> **Task requirements**
Please render each line of the items below as a Markdown table with the columns Row and Line, numbering the rows and leaving out blank lines. Omit the pictures.
=== Data for the task ===
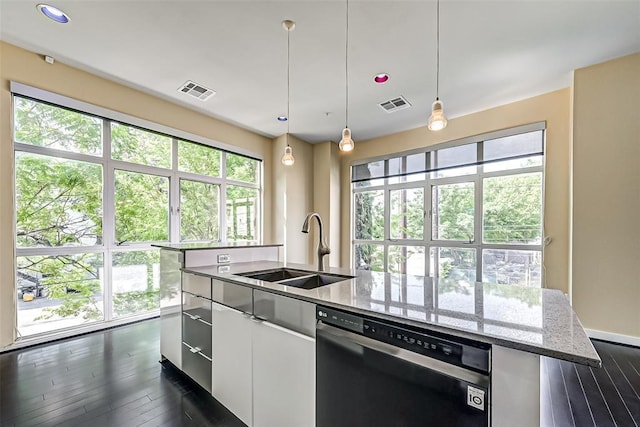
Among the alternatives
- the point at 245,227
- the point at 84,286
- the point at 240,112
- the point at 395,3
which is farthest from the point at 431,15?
the point at 84,286

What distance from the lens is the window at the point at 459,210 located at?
152 inches

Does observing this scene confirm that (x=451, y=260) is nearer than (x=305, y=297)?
No

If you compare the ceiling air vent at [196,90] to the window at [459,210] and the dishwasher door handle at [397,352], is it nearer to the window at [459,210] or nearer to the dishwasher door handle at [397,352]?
the window at [459,210]

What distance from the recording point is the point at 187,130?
4227 millimetres

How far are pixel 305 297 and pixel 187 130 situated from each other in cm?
382

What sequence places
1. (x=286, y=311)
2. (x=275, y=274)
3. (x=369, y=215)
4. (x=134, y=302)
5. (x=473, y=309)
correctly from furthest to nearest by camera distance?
(x=369, y=215) < (x=134, y=302) < (x=275, y=274) < (x=286, y=311) < (x=473, y=309)

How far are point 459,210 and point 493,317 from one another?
12.5 feet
===
> **Finished answer**
| Row | Line |
|---|---|
| 1 | Among the alternatives |
| 2 | - the point at 245,227 |
| 3 | - the point at 84,286 |
| 4 | - the point at 240,112 |
| 5 | - the point at 395,3 |
| 6 | which is farthest from the point at 431,15? |
| 7 | the point at 84,286 |
| 8 | What distance from the lens is the window at the point at 459,210 located at? |
| 9 | 152 inches |
| 10 | Does observing this scene confirm that (x=451, y=260) is nearer than (x=305, y=297)? |
| 11 | No |
| 12 | If you compare the ceiling air vent at [196,90] to the window at [459,210] and the dishwasher door handle at [397,352], is it nearer to the window at [459,210] or nearer to the dishwasher door handle at [397,352]? |
| 13 | the window at [459,210] |
| 14 | What distance from the recording point is the point at 187,130? |
| 15 | 4227 millimetres |
| 16 | How far are pixel 305 297 and pixel 187 130 situated from each other in cm? |
| 17 | 382 |
| 18 | What sequence places |
| 19 | 1. (x=286, y=311) |
| 20 | 2. (x=275, y=274) |
| 21 | 3. (x=369, y=215) |
| 22 | 4. (x=134, y=302) |
| 23 | 5. (x=473, y=309) |
| 24 | correctly from furthest to nearest by camera distance? |
| 25 | (x=369, y=215) < (x=134, y=302) < (x=275, y=274) < (x=286, y=311) < (x=473, y=309) |
| 26 | How far are point 459,210 and point 493,317 from one another? |
| 27 | 12.5 feet |